▶ **Work required**: Please return the whole listing, character for character.
+ + + + + + +
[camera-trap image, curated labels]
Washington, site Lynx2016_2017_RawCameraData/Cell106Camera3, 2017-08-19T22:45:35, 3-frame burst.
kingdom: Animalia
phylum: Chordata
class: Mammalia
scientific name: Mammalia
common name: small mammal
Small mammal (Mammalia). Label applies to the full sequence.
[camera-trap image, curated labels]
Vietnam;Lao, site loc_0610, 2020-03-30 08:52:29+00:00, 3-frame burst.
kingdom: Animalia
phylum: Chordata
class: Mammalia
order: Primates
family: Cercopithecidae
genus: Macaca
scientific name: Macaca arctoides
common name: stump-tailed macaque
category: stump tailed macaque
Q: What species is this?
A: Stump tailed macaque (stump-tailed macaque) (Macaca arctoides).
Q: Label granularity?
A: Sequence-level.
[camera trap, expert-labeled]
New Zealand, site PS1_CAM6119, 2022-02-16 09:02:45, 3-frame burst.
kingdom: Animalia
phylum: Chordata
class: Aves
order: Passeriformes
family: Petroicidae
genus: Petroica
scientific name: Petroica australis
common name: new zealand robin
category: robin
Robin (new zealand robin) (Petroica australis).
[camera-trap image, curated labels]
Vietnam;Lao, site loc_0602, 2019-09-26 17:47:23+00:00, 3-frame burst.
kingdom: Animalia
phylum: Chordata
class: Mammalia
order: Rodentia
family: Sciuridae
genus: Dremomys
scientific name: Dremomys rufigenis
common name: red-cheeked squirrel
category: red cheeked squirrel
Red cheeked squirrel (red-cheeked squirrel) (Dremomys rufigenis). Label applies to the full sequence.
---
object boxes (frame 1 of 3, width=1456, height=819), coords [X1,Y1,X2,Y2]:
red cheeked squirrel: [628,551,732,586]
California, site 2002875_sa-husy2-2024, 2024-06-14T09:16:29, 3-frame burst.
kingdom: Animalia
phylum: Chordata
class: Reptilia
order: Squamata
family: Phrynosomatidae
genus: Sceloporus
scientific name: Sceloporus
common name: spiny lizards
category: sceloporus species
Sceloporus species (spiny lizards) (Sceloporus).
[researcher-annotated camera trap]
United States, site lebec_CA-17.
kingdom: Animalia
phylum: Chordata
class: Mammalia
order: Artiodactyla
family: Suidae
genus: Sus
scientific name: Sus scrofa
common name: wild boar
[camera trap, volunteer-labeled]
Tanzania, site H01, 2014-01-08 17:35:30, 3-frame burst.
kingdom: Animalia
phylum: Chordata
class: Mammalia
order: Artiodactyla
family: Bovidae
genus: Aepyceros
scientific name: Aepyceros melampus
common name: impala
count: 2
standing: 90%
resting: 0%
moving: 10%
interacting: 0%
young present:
+ + + + + + +
▶ **Exercise output**:
[camera-trap image, curated labels]
Washington, site Lynx2016_2017_RawCameraData/Cell106Camera3, 2017-08-19T22:45:35, 3-frame burst.
kingdom: Animalia
phylum: Chordata
class: Mammalia
scientific name: Mammalia
common name: small mammal
Small mammal (Mammalia). Label applies to the full sequence.
[camera-trap image, curated labels]
Vietnam;Lao, site loc_0610, 2020-03-30 08:52:29+00:00, 3-frame burst.
kingdom: Animalia
phylum: Chordata
class: Mammalia
order: Primates
family: Cercopithecidae
genus: Macaca
scientific name: Macaca arctoides
common name: stump-tailed macaque
category: stump tailed macaque
Q: What species is this?
A: Stump tailed macaque (stump-tailed macaque) (Macaca arctoides).
Q: Label granularity?
A: Sequence-level.
[camera trap, expert-labeled]
New Zealand, site PS1_CAM6119, 2022-02-16 09:02:45, 3-frame burst.
kingdom: Animalia
phylum: Chordata
class: Aves
order: Passeriformes
family: Petroicidae
genus: Petroica
scientific name: Petroica australis
common name: new zealand robin
category: robin
Robin (new zealand robin) (Petroica australis).
[camera-trap image, curated labels]
Vietnam;Lao, site loc_0602, 2019-09-26 17:47:23+00:00, 3-frame burst.
kingdom: Animalia
phylum: Chordata
class: Mammalia
order: Rodentia
family: Sciuridae
genus: Dremomys
scientific name: Dremomys rufigenis
common name: red-cheeked squirrel
category: red cheeked squirrel
Red cheeked squirrel (red-cheeked squirrel) (Dremomys rufigenis). Label applies to the full sequence.
---
object boxes (frame 1 of 3, width=1456, height=819), coords [X1,Y1,X2,Y2]:
red cheeked squirrel: [628,551,732,586]
California, site 2002875_sa-husy2-2024, 2024-06-14T09:16:29, 3-frame burst.
kingdom: Animalia
phylum: Chordata
class: Reptilia
order: Squamata
family: Phrynosomatidae
genus: Sceloporus
scientific name: Sceloporus
common name: spiny lizards
category: sceloporus species
Sceloporus species (spiny lizards) (Sceloporus).
[researcher-annotated camera trap]
United States, site lebec_CA-17.
kingdom: Animalia
phylum: Chordata
class: Mammalia
order: Artiodactyla
family: Suidae
genus: Sus
scientific name: Sus scrofa
common name: wild boar
[camera trap, volunteer-labeled]
Tanzania, site H01, 2014-01-08 17:35:30, 3-frame burst.
kingdom: Animalia
phylum: Chordata
class: Mammalia
order: Artiodactyla
family: Bovidae
genus: Aepyceros
scientific name: Aepyceros melampus
common name: impala
count: 2
standing: 90%
resting: 0%
moving: 10%
interacting: 0%
young present:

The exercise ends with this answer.